Intrinsic stresses and mechanical properties of Ti-containing hydrocarbon coatings

Abstract

A detailed examination of the intrinsic stress development within and mechanical properties of Ti containing hydrocarbon (Ti–C:H) coatings deposited in an inductively coupled plasma assisted hybrid chemical vapor deposition/physical vapor deposition environment has been carried out, combining in situ substrate curvature measurements with plasma probe measurements, ex situ electrical resistivity measurements, and instrumented nanoindentation measurements. Intrinsic stresses within Ti–C:H have been found to be compressive over wide ranging compositions and plasma parameters. The intrinsic compression within Ti–C:H was found to depend significantly on the Ti composition, and was related to a percolation type transition in the nanoscale structure. The intrinsic compression within Ti–C:H has further been shown to be significantly influenced by the energy of ionic species bombarding the substrate during growth.
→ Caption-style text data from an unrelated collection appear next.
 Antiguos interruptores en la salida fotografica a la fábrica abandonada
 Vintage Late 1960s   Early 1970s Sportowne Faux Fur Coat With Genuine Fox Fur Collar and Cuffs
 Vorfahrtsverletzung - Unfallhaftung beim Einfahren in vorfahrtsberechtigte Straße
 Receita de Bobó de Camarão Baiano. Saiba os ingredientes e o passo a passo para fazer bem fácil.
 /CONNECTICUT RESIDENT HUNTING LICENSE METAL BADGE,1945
Measured stress–thickness history was discussed in terms of possible mechanisms contributing to intrinsic stress generation. Although there are likely multiple mechanisms influencing intrinsic stress development, our present results suggest that ion bombardment plays a significant role in intrinsic stress generation within Ti–C:H, and is likely to influence stress development in other low temperature deposited amorphous hydrocarbon based ceramic nanocomposite coatings.